Can I use a wildcard when using the mailx command?

00mpa · 02-25-2013, 10:54 AM

Hi all,

I am trying to email a text file using the mailx command. I am doing the following:

#!/bin/sh

mailx -s 'Report' emailaddress < /directory_name/filename.out

The problem comes about in the fact that I will not know the exact name of the file being emailed so I wanted to use a wildcard since it changes several times per day, but I know that it will have a .out extension. Just a random FYI, I am not worried about sending the wrong file because the .out file will be the only one in the directory. Anyway, I tried doing the following, but when I try running the script below, I get an error saying "/directory_name/*.out: cannot open"

#!/bin/sh

mailx -s 'Report' emailaddress < /directory_name/*.out

Can anyone help?

Thanks!

shivaa · 02-25-2013, 11:07 AM

Can you once try:

Code:

~$ mailx -s 'Report' abc@example.com <(cat /directory_name/*.out)
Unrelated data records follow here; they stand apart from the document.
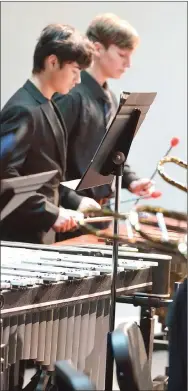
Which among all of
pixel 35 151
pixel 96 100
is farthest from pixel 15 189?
pixel 96 100

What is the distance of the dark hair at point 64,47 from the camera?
4008mm

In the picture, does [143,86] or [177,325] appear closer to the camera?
[177,325]

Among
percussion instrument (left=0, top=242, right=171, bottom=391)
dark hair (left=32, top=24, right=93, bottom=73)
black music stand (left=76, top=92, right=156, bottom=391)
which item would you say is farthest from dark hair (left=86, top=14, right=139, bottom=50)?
black music stand (left=76, top=92, right=156, bottom=391)

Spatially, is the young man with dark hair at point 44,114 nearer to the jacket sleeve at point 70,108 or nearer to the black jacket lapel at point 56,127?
the black jacket lapel at point 56,127

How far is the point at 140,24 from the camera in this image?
17.7ft

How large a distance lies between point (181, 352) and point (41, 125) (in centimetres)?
206

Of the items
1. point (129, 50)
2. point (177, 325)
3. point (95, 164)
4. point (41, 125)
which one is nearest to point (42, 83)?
point (41, 125)

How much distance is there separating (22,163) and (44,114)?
1.04 ft

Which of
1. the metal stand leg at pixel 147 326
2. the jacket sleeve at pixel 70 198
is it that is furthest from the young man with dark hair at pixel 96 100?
the metal stand leg at pixel 147 326

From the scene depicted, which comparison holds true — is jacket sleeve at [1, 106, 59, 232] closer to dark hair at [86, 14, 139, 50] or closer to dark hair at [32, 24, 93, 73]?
dark hair at [32, 24, 93, 73]

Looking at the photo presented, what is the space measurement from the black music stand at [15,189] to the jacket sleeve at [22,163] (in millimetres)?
1067

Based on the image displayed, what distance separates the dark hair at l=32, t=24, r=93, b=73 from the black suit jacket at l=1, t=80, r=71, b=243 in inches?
6.0

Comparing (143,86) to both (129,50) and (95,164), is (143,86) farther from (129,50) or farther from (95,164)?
(95,164)

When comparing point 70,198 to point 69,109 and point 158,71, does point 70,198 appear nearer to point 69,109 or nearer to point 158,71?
point 69,109
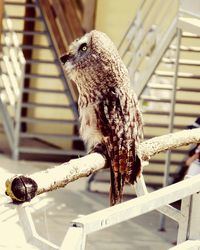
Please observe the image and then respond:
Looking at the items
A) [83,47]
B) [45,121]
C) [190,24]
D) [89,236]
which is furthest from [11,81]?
[83,47]

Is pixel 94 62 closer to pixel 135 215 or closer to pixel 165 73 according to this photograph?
pixel 135 215

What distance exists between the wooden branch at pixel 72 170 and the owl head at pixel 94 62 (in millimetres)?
868

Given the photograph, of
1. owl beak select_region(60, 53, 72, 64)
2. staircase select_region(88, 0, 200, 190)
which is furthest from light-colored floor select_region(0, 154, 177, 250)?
owl beak select_region(60, 53, 72, 64)

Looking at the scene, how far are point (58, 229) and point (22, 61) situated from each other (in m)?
4.56

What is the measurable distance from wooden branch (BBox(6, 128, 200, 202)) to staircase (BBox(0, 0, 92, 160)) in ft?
35.3

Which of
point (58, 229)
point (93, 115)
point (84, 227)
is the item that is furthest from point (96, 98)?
point (58, 229)

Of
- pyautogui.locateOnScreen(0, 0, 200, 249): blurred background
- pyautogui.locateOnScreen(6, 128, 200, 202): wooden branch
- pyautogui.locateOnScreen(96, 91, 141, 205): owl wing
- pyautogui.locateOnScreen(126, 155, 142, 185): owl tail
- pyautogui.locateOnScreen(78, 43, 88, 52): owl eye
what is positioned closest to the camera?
pyautogui.locateOnScreen(6, 128, 200, 202): wooden branch

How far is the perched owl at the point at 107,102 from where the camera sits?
4266 millimetres

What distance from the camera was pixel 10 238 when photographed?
9570 mm

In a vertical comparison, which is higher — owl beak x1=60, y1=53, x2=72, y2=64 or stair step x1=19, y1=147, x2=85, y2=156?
owl beak x1=60, y1=53, x2=72, y2=64

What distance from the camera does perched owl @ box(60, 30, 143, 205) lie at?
427 centimetres

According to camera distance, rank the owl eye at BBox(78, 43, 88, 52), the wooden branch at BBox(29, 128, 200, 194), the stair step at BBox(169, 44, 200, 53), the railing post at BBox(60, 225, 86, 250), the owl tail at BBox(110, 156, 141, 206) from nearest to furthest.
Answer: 1. the railing post at BBox(60, 225, 86, 250)
2. the wooden branch at BBox(29, 128, 200, 194)
3. the owl tail at BBox(110, 156, 141, 206)
4. the owl eye at BBox(78, 43, 88, 52)
5. the stair step at BBox(169, 44, 200, 53)

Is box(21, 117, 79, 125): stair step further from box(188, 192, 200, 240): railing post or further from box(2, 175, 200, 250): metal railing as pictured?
box(188, 192, 200, 240): railing post

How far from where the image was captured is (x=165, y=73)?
11523mm
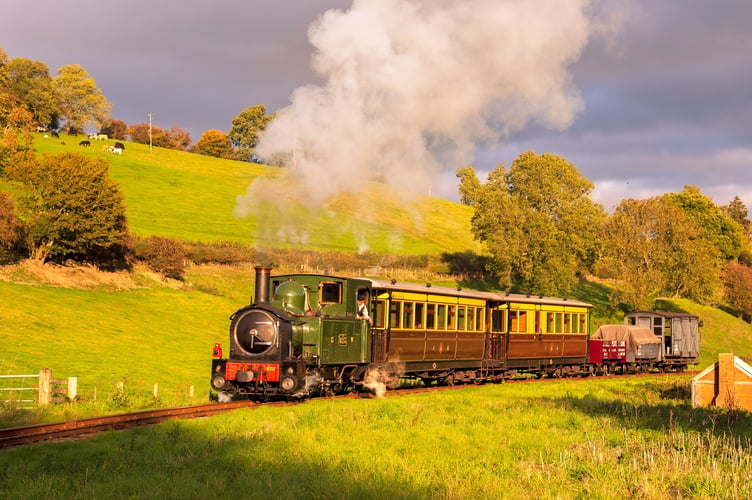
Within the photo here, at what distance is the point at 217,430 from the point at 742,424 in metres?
14.1

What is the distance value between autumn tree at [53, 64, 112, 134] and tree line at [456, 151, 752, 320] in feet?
279

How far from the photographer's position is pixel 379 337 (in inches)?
935

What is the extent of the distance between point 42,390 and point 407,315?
12.1 m

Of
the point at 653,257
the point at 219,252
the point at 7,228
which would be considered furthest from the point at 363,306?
the point at 653,257

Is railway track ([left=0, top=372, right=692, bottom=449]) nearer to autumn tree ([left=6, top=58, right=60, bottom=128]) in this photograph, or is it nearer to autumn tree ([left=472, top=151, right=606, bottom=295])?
autumn tree ([left=472, top=151, right=606, bottom=295])

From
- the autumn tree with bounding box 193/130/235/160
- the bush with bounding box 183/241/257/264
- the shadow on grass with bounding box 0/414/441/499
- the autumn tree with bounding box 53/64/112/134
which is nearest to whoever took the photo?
the shadow on grass with bounding box 0/414/441/499

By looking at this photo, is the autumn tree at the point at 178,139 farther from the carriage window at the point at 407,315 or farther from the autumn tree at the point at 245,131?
the carriage window at the point at 407,315

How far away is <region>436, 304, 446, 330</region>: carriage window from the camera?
26.8 m

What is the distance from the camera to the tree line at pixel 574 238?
5950cm

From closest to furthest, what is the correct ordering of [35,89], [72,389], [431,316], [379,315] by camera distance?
[72,389] < [379,315] < [431,316] < [35,89]

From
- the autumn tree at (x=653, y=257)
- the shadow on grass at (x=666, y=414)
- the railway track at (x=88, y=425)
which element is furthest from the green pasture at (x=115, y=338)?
the autumn tree at (x=653, y=257)

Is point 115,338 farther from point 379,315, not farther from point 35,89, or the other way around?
point 35,89

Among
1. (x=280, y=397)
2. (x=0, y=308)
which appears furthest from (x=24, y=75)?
(x=280, y=397)

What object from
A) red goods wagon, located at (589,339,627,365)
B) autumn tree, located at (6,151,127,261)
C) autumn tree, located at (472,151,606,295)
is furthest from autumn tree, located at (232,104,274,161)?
red goods wagon, located at (589,339,627,365)
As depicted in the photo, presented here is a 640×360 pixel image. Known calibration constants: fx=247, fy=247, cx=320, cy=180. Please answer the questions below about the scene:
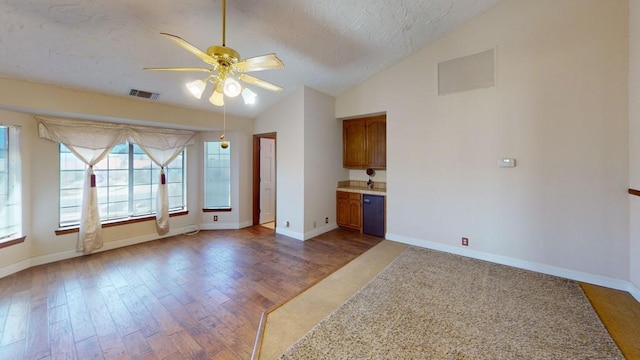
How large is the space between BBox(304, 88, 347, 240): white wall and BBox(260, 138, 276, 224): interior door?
149 centimetres

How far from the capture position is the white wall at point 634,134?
8.10ft

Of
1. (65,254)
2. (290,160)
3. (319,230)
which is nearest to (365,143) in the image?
(290,160)

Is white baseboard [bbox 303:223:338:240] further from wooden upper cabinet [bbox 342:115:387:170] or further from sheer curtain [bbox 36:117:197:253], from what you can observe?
sheer curtain [bbox 36:117:197:253]

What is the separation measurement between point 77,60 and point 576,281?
20.8ft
But are you sure that there will be only one file with extension .out, irrespective of filename?

00mpa · 02-25-2013, 11:15 AM

Hi,

Yes, I'm positive that there will only be one .out file. The reason why I don't know the name of the file is because the file is generated several times per day, but during its generation process, it deletes all .out files before creating the new updated .out file.

00mpa · 02-25-2013, 11:23 AM

Also, I tried running both versions that you suggested and I get a syntax error saying '(' unexpected.

shivaa · 02-25-2013, 11:39 AM

It's bash specific process substitution. So either change shell to bash and then invoke it:

Code:

bash~$ bash
bash~$ mailx -s 'Report' abc@example.com <(cat /directory_name/*.out)

Or, you can try:

Code:

bash~$ find /directory_name -name "*.out" -print | xargs mailx -s 'Report' abc@example.com
bash~$ mailx -s 'Report' abc@example.com <(find /directory_name -name "*.out" -print)

00mpa · 02-25-2013, 12:19 PM

If I understood your advice correctly, I tried the following three things with different results for each:

First Option:

#!/bin/bash

mailx -s 'Report' abc@example.com <(cat /directory_name/*.out)

And I get a "cannot open /directory_name/*.out" error. Also, no email is sent.

Second Option:
#!/bin/bash

find /directory_name -name "*.out" -print | xargs mailx -s 'Report' abc@example.com
mailx -s 'Report' abc@example.com <(find /directory_name -name "*.out" -print)

I get a blank prompt so when I do Ctrl+C so that the blank prompt goes away, it sends the email, but it's blank.

Third Option:
find /directory_name -name "*.out" -print | xargs mailx -s 'Report' abc@example.com

Sends a blank email.

I'm sorry this may seem super basic, but I'm simply trying to learn how to do this with little background knowledge in the subject.

Thanks!

chrism01 · 02-25-2013, 07:06 PM

Code:

cat *.out|mailx -s 'Report' abc@example.com

For more general process output eg

Code:

(uname -a) |mailx -s 'Report' abc@example.com

shivaa · 02-25-2013, 07:30 PM

This is working fine:

Code:

~$ mailx -s 'Report' abc@example.com < $(find /directory_name -name *.out -print)

Else you can even use:

Code:

~$ mailx -s 'Report' abc@example.com < *.out

But there should be only one file with .out extension, else you will get error like:

Code:

-bash: *.out: ambiguous redirect